Il en est de même des institutions unilatérales : on a vu que le FMI avait peu de moyens de savoir ce qui est fait des fonds qu'il prête aux banques centrales. Lorsqu'un flux financier transite par de telles places, il disparaît aux yeux de la communauté internationale .

Un concentré des lacunes du mode de contrôle traditionnel
à l'égard des " trous noirs " : l'affaire FIMACO

L'affaire de la FIMACO, filiale sise à Jersey de la banque commerciale d'Europe du Nord (BCEN), elle-même filiale de la Banque centrale de Russie, est un exemple concentrant une bonne partie des dysfonctionnements des systèmes de régulation bancaire traditionnels à l'égard des circuits financiers transitant par les zones off-shore . Et il ne s'agit que d'un aspect particulier des difficultés financières impliquant la Russie.

Un échantillon des acteurs du système financier international est en effet réuni dans ce scénario exemplaire.
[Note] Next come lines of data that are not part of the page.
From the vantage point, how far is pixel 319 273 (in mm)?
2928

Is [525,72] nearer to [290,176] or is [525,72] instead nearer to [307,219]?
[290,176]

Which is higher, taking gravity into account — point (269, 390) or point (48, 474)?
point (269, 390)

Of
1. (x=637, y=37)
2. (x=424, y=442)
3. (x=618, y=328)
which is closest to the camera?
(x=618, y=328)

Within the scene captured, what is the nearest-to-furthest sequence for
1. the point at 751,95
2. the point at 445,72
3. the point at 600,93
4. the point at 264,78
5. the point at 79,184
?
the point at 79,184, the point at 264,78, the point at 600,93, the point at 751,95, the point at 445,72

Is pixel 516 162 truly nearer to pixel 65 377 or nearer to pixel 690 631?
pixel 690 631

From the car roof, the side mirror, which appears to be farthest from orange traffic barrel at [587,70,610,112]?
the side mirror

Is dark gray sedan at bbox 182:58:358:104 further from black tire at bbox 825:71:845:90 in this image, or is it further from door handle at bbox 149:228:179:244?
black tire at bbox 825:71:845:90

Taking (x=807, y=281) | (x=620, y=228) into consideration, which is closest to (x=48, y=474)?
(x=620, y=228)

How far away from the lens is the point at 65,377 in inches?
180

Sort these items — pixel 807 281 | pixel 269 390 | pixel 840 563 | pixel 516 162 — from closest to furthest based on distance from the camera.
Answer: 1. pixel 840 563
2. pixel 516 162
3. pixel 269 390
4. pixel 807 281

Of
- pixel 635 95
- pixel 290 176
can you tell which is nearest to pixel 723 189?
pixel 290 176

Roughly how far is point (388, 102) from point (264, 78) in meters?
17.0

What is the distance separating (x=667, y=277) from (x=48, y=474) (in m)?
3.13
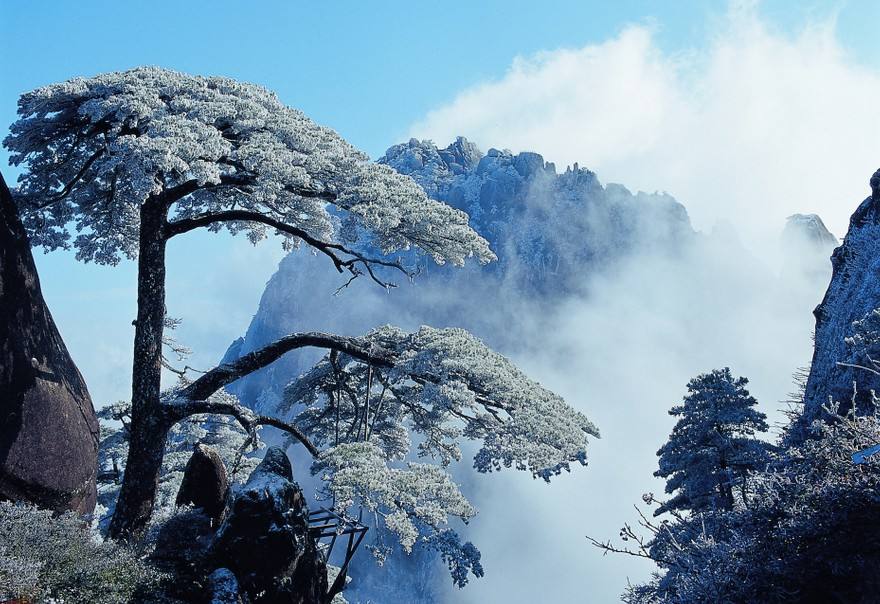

Y sont ainsi impliqués :

des prêts du Fonds monétaire international, (en l'occurrence pour équilibrer la balance des paiements russes) et le FMI lui-même,

la Banque centrale de Russie (BCR),

une banque commerciale agréée en France, filiale de la Banque centrale de Russie : la BCEN,

les autorités de contrôle bancaires françaises, en particulier la commission bancaire, et le ministère de l'économie, des finances et de l'industrie,

une place off-shore européenne : Jersey, et un établissement financier y détenant son siège : FIMACO, filiale de la BCEN,

la spéculation sur les obligations de l'Etat russe : les GKO, soit l'un des facteurs de la crise russe d'août 1998.

On peut ajouter, pour bien camper le décor, que l'affaire FIMACO n'a pas directement concerné des fonds d'origine criminelle (puisque ce sont précisément des aides du FMI qui ont emprunté ce circuit, pour être replacés sur le marché russe des valeurs d'Etat, contribuant à sa liquidité et à son attractivité pour les investisseurs internationaux), et n'a pas révélé d'incompétence technique de la part des régulateurs, mais a au contraire mis en évidence des lacunes de nature institutionnelle. Il a fallu en effet recourir à un cabinet d'audit privé, Price Waterhouse Coopers, avec le consentement de la Banque de Russie, pour établir les faits.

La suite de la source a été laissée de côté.